Die knapp über fünfzig Minuten dieser inzwischen (dann doch!) beim namhaften Eibon Records erschienenen Scheibe feiern nämlich erneut die reine Industriallehre, komplett mit allem Drum und Dran.. Dass sich die Texte um Tod, Verstümmelung, Macht und Erniedrigung drehen, versteht sich von selbst, wenngleich sich das angesichts der in alle Richtungen verfremdeten Stimme nie und nimmer kontrollieren lässt. Gleichermaßen wird wohl kaum noch jemand von einer Forderung wie „Embrace your death like the worthless microscopic germ fucks you are!!“ wahrlich geschockt sein – so manch einer mag immerhin schmunzeln. Bei MOURMANSK150 geht es aber auch gar nicht um Konzepte oder gar Politik. Stattdessen ist dieses Album ein einziger krachender Wutausbruch, eine aggressive Entladung allererster Güte. Brüllende Bassschwingungen bilden zerfetzte Rhythmen ab, heulende Sirenentöne liegen in der von Säure zerfressenen Luft und zwischendrin steht Christophe, der abwechselnd wie ein unkontrollierter Revolutionär und ein wütender Gartenzwerg klingt. Die Musik legt sich dabei wie ein wild wucherndes Umkraut um ihn, sägt und fräst und steht niemals still. Selbst wenn die Vocals vordergründiger und klarer abgemischt wären: Dies sind keine Songs, sondern brutale, frei improvisierte Distortion-Orgien.

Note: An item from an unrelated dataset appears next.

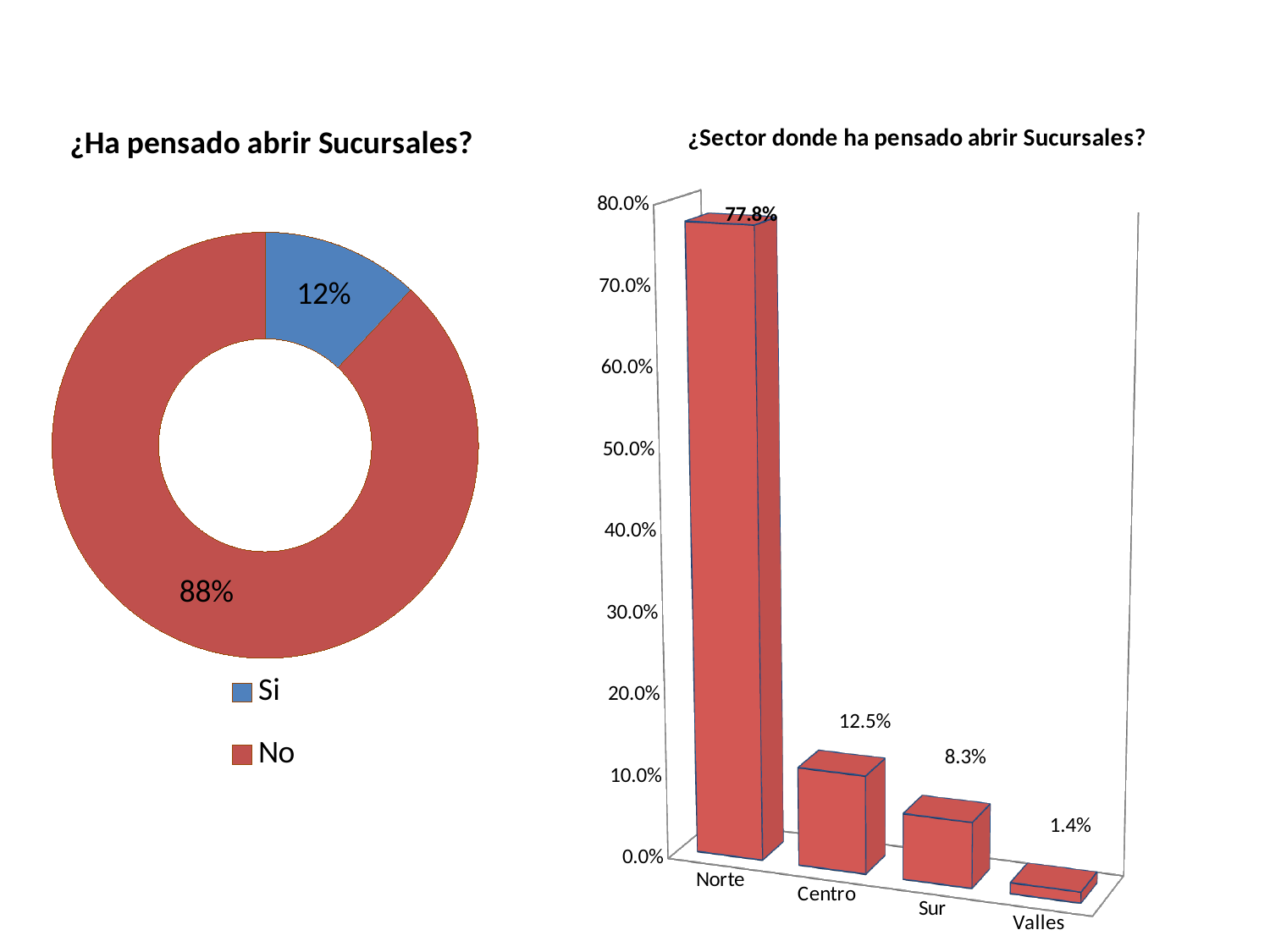
In the chart titled "¿Ha pensado abrir Sucursales?", what kind of chart is shown? Doughnut chart In the chart titled "¿Ha pensado abrir Sucursales?", what percentage answered "Si"? 12% In the chart titled "¿Ha pensado abrir Sucursales?", which answer has the larger share? No In the chart titled "¿Sector donde ha pensado abrir Sucursales?", how many sectors are shown? 4 In the chart titled "¿Sector donde ha pensado abrir Sucursales?", what is the difference between Centro and Sur? 4.2% In the chart titled "¿Ha pensado abrir Sucursales?", how many entries does the legend list? 2 In the chart titled "¿Sector donde ha pensado abrir Sucursales?", which sector has the lowest value? Valles In the chart titled "¿Sector donde ha pensado abrir Sucursales?", what is the value for Centro? 12.5% In the chart titled "¿Sector donde ha pensado abrir Sucursales?", do the values rise or fall from Norte to Valles? Fall In the chart titled "¿Ha pensado abrir Sucursales?", what percentage answered "No"? 88% In the chart titled "¿Sector donde ha pensado abrir Sucursales?", what is the value for Norte? 77.8% In the chart titled "¿Sector donde ha pensado abrir Sucursales?", what is the value for Valles? 1.4%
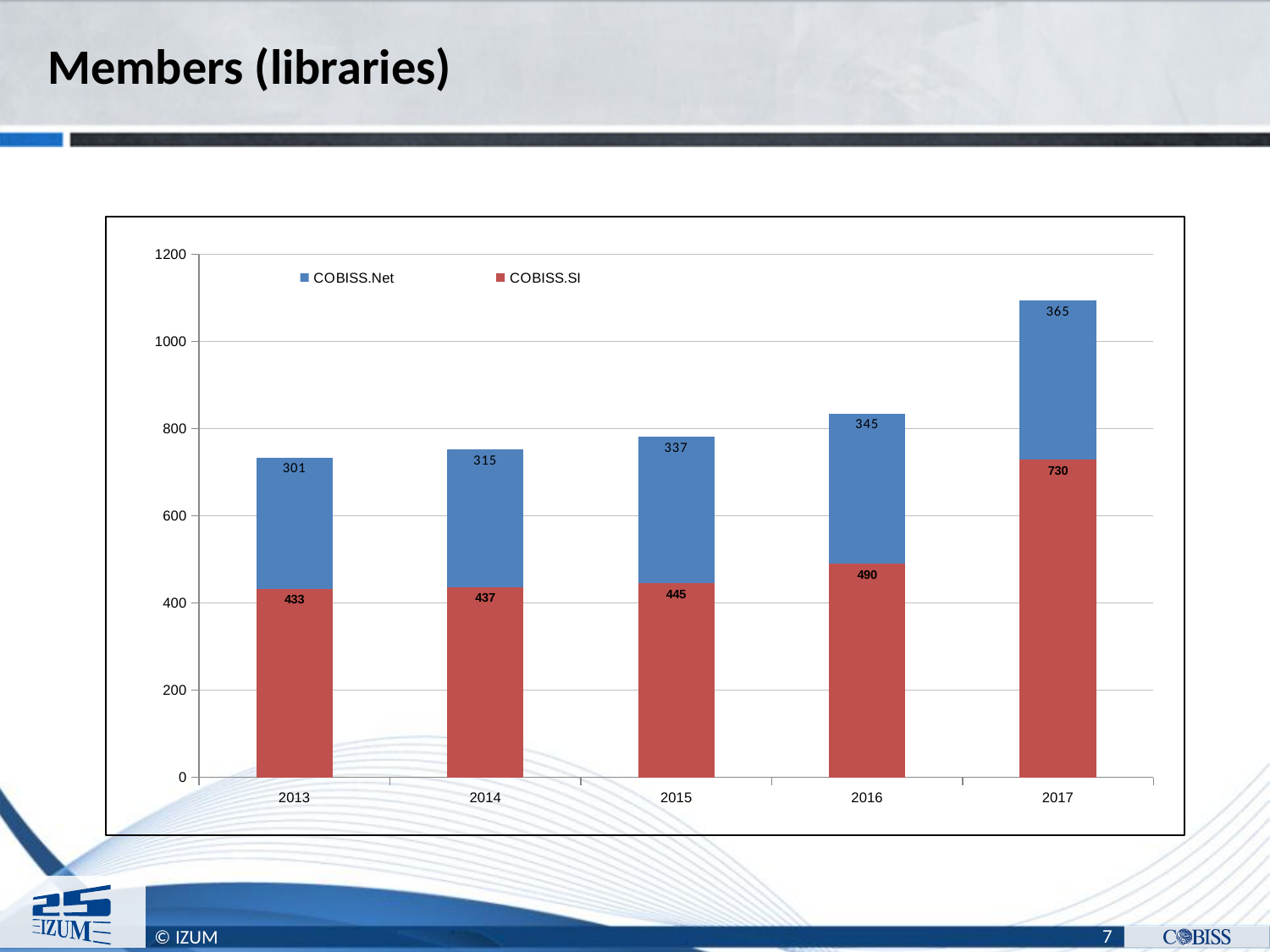
What is the COBISS.Net value for 2014? 315 What is the difference between the COBISS.SI values for 2017 and 2016? 240 Which year has the lowest COBISS.SI value? 2013 What is the COBISS.SI value for 2016? 490 What is the total of the stacked bar for 2017? 1095 How many years are shown on the x axis? 5 What kind of chart is shown on the slide? Stacked bar chart How many series does the legend list? 2 Which is larger, the COBISS.Net value for 2015 or the COBISS.Net value for 2016? 2016 What is the COBISS.SI value for 2013? 433 What is the total of the stacked bar for 2013? 734 Which year has the highest COBISS.Net value? 2017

Zwischendurch gibt es gelegentlich einen Moment Ruhe. Dann fiepst es hochtönig und etwas schrill, bevor es, nach spätestens einer Minute, auch schon wieder weitergeht. Die Schmerzgrenze ist spätestens nach einer Viertelstunde erreicht, da hat man aber noch zweidrittel des Albums vor sich – ohne zwei, drei Aspirin kommt hier keiner raus. Und wie das bei solcher Musik ist: Genauso will sie, genauso muss sie auch sein. Großes Kopfschmerzkino mal wieder.